Task goal
Every entry must be echoed exactly.

Entries supplied
%%
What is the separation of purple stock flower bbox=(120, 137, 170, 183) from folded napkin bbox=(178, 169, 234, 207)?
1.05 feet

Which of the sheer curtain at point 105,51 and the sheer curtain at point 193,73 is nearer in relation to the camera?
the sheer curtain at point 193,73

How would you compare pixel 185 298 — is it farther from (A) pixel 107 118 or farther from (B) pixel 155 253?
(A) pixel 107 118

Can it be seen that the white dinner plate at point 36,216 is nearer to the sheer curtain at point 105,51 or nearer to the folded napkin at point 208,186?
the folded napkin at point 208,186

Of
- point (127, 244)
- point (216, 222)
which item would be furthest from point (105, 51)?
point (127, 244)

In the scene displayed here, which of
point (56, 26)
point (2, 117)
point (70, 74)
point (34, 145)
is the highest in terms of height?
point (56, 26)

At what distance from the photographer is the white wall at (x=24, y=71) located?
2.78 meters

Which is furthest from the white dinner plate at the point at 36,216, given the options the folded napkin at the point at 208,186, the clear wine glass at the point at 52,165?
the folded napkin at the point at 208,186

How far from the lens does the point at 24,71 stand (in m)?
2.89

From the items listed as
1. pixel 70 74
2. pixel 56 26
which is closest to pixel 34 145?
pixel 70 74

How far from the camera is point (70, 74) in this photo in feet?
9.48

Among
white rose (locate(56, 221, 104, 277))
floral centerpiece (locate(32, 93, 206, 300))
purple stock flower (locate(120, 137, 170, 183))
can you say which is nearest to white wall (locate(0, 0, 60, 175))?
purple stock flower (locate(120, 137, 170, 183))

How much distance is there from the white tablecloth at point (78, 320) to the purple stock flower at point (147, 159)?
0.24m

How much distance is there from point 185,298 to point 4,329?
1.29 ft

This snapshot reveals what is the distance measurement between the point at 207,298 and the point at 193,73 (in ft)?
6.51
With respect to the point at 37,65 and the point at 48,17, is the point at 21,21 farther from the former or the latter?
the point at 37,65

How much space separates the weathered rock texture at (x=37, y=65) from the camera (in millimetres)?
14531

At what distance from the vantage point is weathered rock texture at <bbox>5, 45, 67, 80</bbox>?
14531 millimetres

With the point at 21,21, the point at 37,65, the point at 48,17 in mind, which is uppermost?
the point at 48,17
%%
Worked solution
What is the separation of purple stock flower bbox=(120, 137, 170, 183) from folded napkin bbox=(178, 169, 234, 207)?
1.05 feet

Which of the sheer curtain at point 105,51 and the sheer curtain at point 193,73 is nearer in relation to the camera?
the sheer curtain at point 193,73

How would you compare pixel 185 298 — is it farther from (A) pixel 107 118 or farther from (B) pixel 155 253?
(A) pixel 107 118

Can it be seen that the white dinner plate at point 36,216 is nearer to the sheer curtain at point 105,51 or nearer to the folded napkin at point 208,186?
the folded napkin at point 208,186

Of
- point (127, 244)
- point (216, 222)
which item would be furthest from point (105, 51)?
point (127, 244)

In the scene displayed here, which of
point (56, 26)
point (2, 117)
point (70, 74)
point (34, 145)
is the highest in terms of height?
point (56, 26)

At what distance from the photographer is the white wall at (x=24, y=71) located?
2.78 meters

Which is furthest from the white dinner plate at the point at 36,216, given the options the folded napkin at the point at 208,186, the clear wine glass at the point at 52,165?
the folded napkin at the point at 208,186

How far from the lens does the point at 24,71 stand (in m)?
2.89

From the items listed as
1. pixel 70 74
2. pixel 56 26
which is closest to pixel 34 145?
pixel 70 74

How far from the camera is point (70, 74) in this photo in feet?
9.48

Among
white rose (locate(56, 221, 104, 277))
floral centerpiece (locate(32, 93, 206, 300))
purple stock flower (locate(120, 137, 170, 183))
can you say which is nearest to white wall (locate(0, 0, 60, 175))?
purple stock flower (locate(120, 137, 170, 183))

How much distance is there from the white tablecloth at point (78, 320) to the purple stock flower at point (147, 159)?
0.24m

How much distance is there from point 185,298 to point 4,329?
1.29 ft

This snapshot reveals what is the distance measurement between the point at 207,298 and the point at 193,73 (in ft)?
6.51
With respect to the point at 37,65 and the point at 48,17, is the point at 21,21 farther from the former or the latter?
the point at 37,65

How much space separates the weathered rock texture at (x=37, y=65) from the camera (in millimetres)?
14531

At what distance from the vantage point is weathered rock texture at <bbox>5, 45, 67, 80</bbox>?
14531 millimetres

With the point at 21,21, the point at 37,65, the point at 48,17 in mind, which is uppermost?
the point at 48,17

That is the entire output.